From High Desert to High Winter Fashion
February 25th, 2018 by Kathy Ursprung

Olympians and U.S. ice dance champions Maia and Alex Shibutani model
Team USA’s closing ceremony garb.

Imperial Stock Ranch provides warmth and style for Winter Olympians

The 2018 U.S. Olympic and Paralympic teams were warmed by a little bit of Wasco County, Oregon, sunshine during their stay in chilly PyeongChang, South Korea, for the 23rd Winter Olympic Games.

“For me, wool is harvested sunlight,” says Jeanne Carver, owner with her husband, Dan, of Imperial Stock Ranch in the high desert of southern Wasco County.

The ranch’s wool was a key material used in the Team USA uniforms.

“Wool is a miracle fiber that is the best natural insulating fiber that exists,” Jeanne says. “Grazing animals play an integral role in healthy grasslands. They convert the sunlight energy in plants into new forms of protein that provide life to humankind as food, clothing and shelter. As grazing animals bite plants, that action stimulates plants to produce more seed, increase root development and biomass above and below the soil.”

This was the second Winter Olympics in which Polo Ralph Lauren used Imperial Stock Ranch’s wool.

“We are very humbled, as well as proud, of being a small part of Polo Ralph Lauren’s Olympic uniform program,” Jeanne says. “It will always be special, and seems like a miracle.”

Polo Ralph Lauren used about 25,000 pounds of raw wool for the knit items in the Team USA uniforms.

“Not all of the wool for the uniforms came from Imperial Stock Ranch, but Imperial Stock Ranch remains the core of the wool supply behind the branded yarn production,” Jeanne says.

Following the 2014 Olympics, Polo Ralph Lauren maintained a relationship with Imperial Stock Ranch on other projects. The relationship has changed a bit since then, however.

“In early 2015, National Spinning Co., Inc., one of the strongest spinning mills in the U.S., proposed a licensing partnership based on the value of Imperial Stock Ranch’s rich history,” Jeanne says.

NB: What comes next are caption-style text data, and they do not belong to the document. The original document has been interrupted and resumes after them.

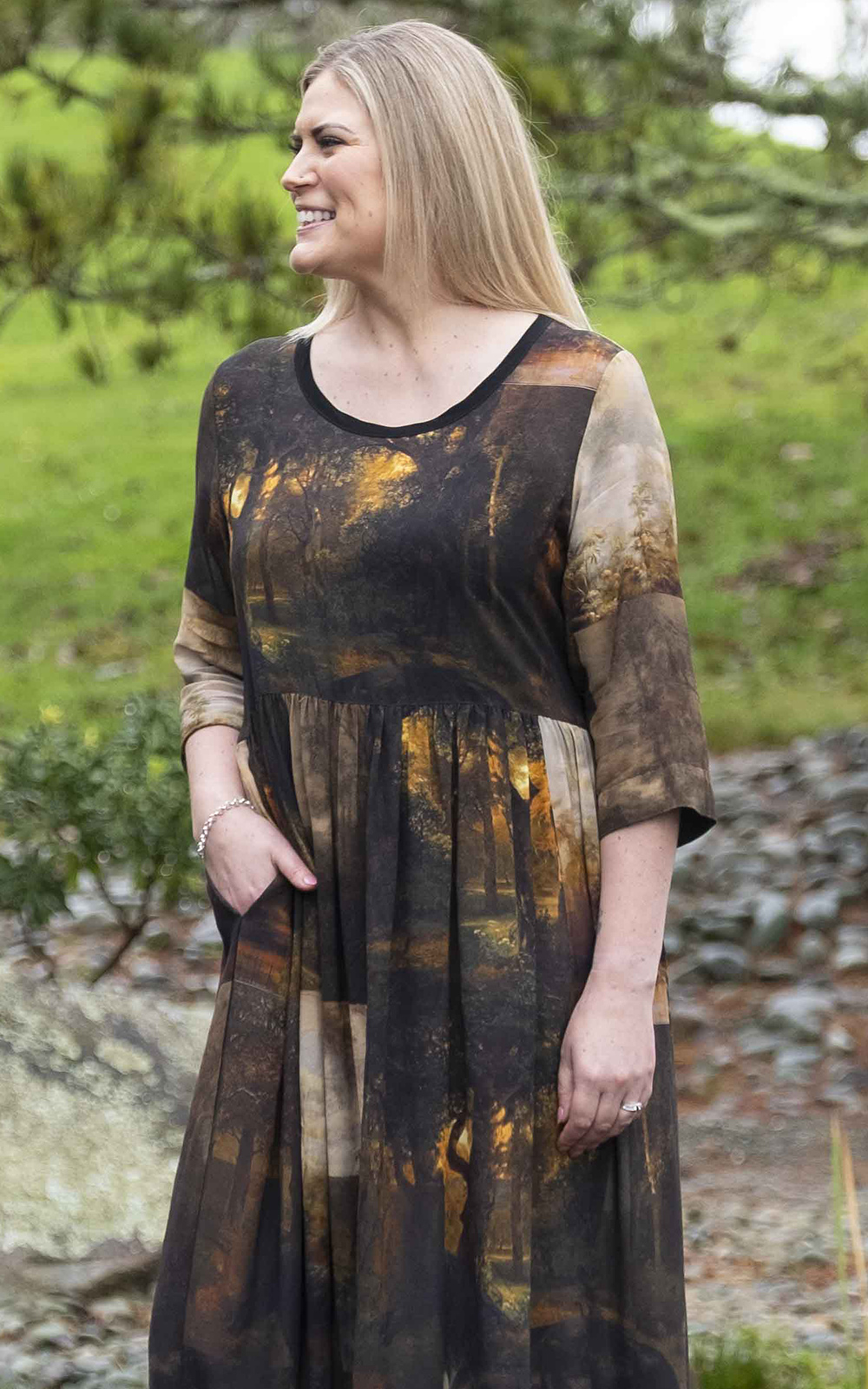 Tarbana Dress product photo.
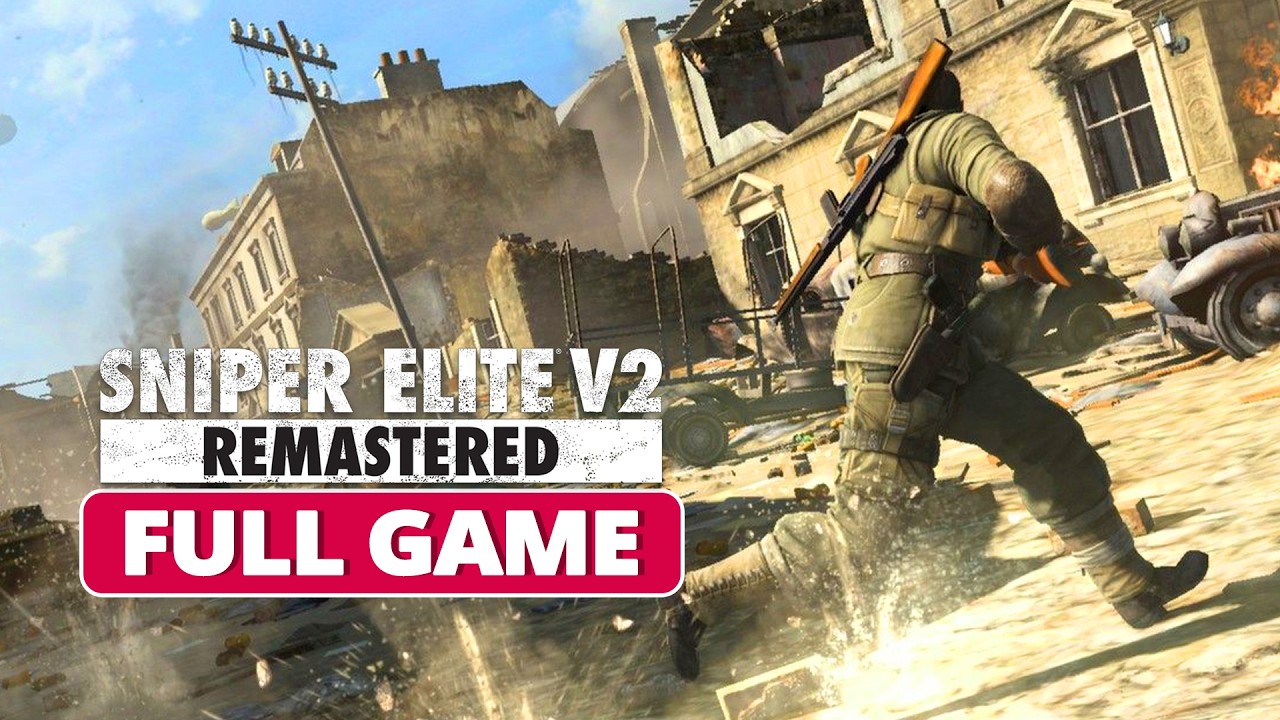 Sniper Elite V2: Remastered | Full Gameplay Walkthrough (Nintendo Switch HD) No Commentary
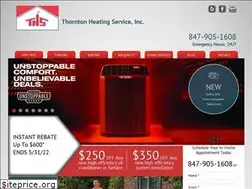 Sites similar to thorntonheating.com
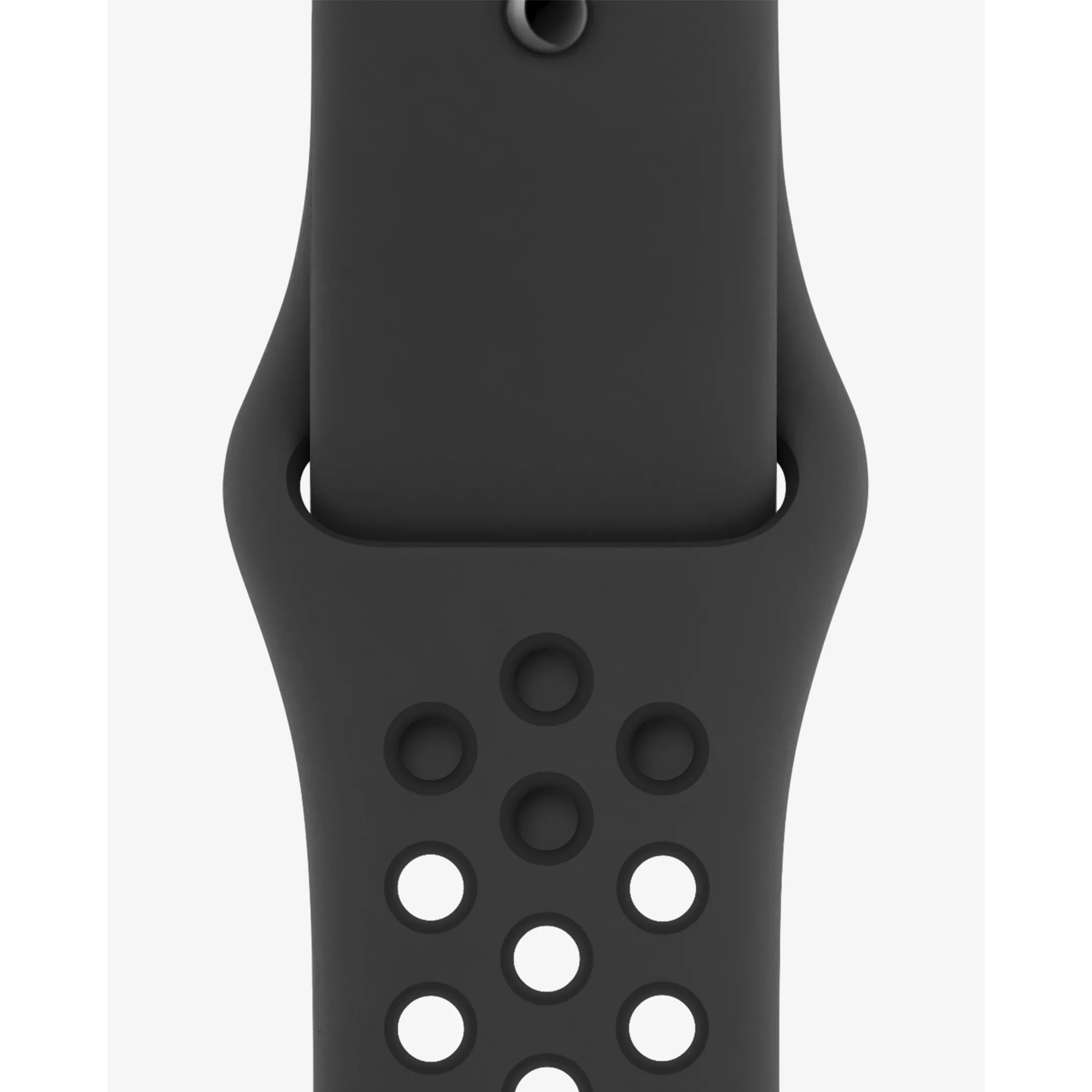 ساعت هوشمند اپل واچ سری 6 مدل 40mm Aluminum Case with Nike Sport silicone Band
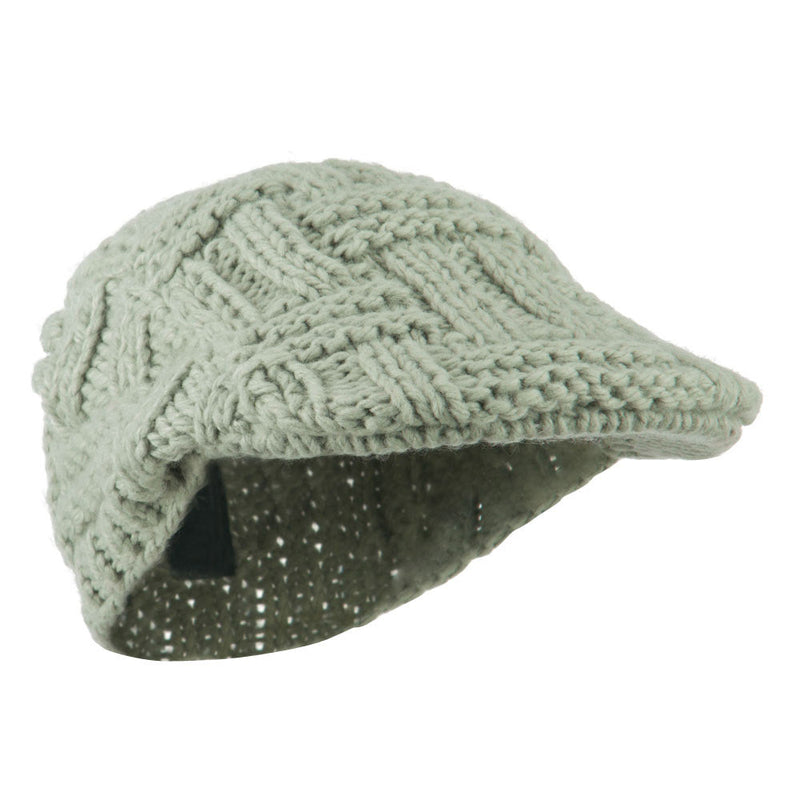 Solid Tangle Knit Ivy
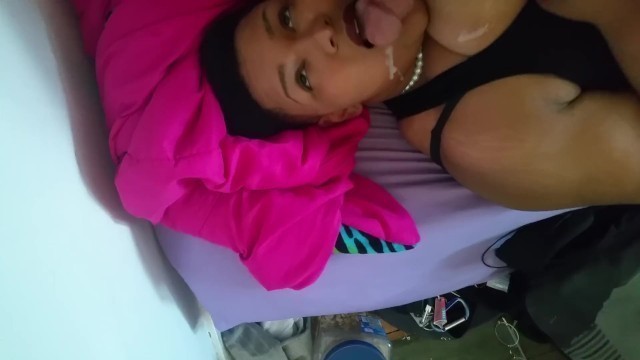 Hard cumshot facial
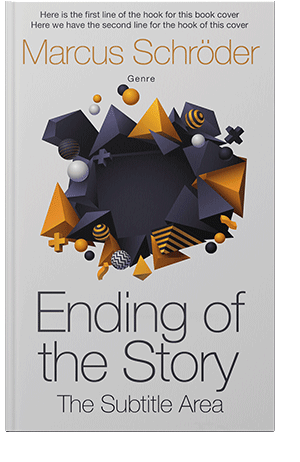 Pre Made Book Cover Alto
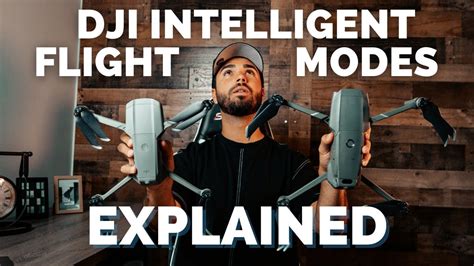 All Dji Intelligent Flight Modes Explained Youtube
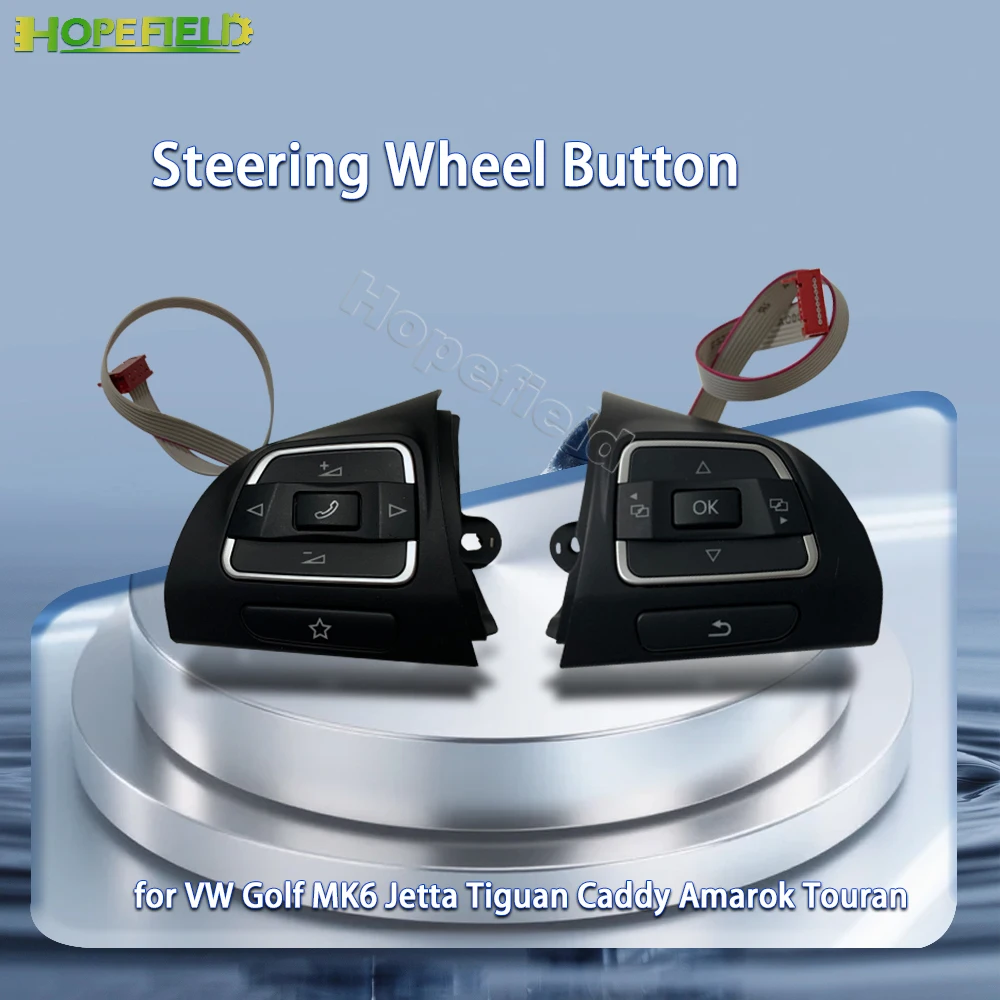 Multifunction Volante Wheel Button Steering Wheel Volume Audio Control Switch For VW Caddy Golf MK6 Jetta Tiguan 2014 Interior
Multifunction Volante Wheel Button Steering Wheel Volume Audio Control Switch For VW Caddy Golf MK6 Jetta Tiguan 2014 Interior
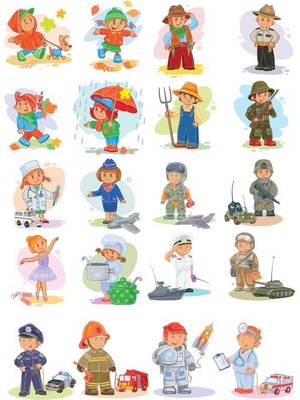 Reysa Tasarım Insanlar Sticker Set 25 Parça Telefon, Tablet, Defter, Laptop Sticker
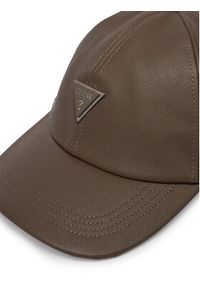 Guess Czapka z daszkiem AM9596 POL01 Brązowy. Kolor: brązowy. Materiał: skóra #4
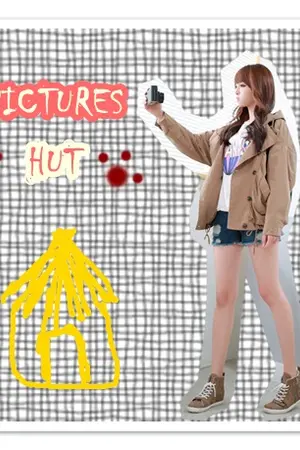 ปกนิยาย Pictures Hut กระท่อมแจกรูปการ์ตูนในป่า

The two venerable companies—National Spinning was established in 1921—launched their Imperial Stock Ranch American Merino program later that year.

“Ralph Lauren liked the model and chose those branded yarns for their 2018 Olympic uniform program,” Jeanne says.

At 147 years old, Imperial Stock Ranch is even older than the Winter Olympics—old enough, in fact, that the headquarters of the privately owned ranch is a national historic district.

Sheep, cattle, grains and hay are sustainably produced on Imperial Stock Ranch’s 32,000 acres.

Ralph Lauren found Imperial Stock Ranch when it searched out American yarns in 2012 for the Olympics uniform program. The ranch’s heritage and sustainable practices were factors in the Carvers’ favor, Jeanne says.

“Being able to deliver a quality yarn product was also necessary,” Jeanne says.

Four of the five opening and closing ceremony knit items were 100 percent wool. The fifth was 70 percent wool and 30 percent American alpaca.

From design and distribution to manufacturing and marketing, the parade ceremony uniforms worn by Team USA athletes were produced in the United States. More than 500 athletes and staff were outfitted for the Olympic Winter Games. For the Paralympic Winter Games, more than 200 athletes were outfitted.

Polo Ralph Lauren worked with nine manufacturers in the U.S. to create the opening and closing ceremony uniforms. They included traditional materials such as wool and denim, but also featured advanced technology designed to keep the Olympians warm during the chilly Korean winter.

The opening and closing ceremony uniforms were individually tailored gifts to each athlete. Eleven tailors and two stylists had four hours to fit and tailor the parade uniforms.

The Carvers have been able to bring international attention to their corner of Wasco County, and their association with Polo Ralph Lauren has helped them forge new alliances. At home on the ranch, the Carvers are strongly focused on the legacy they are protecting.

“It’s both sobering and inspiring,” Jeanne says. “We work on land and in buildings that have been here so long. We are grateful, and often reminded that we are temporary. There’s a constant awareness of the responsibility to do a good job of managing natural resources to ensure the future.

“The timelessness of the activities—and the endless cycles of the seasons and year—provide belonging, work of value and a sense of purpose. It’s a good life.”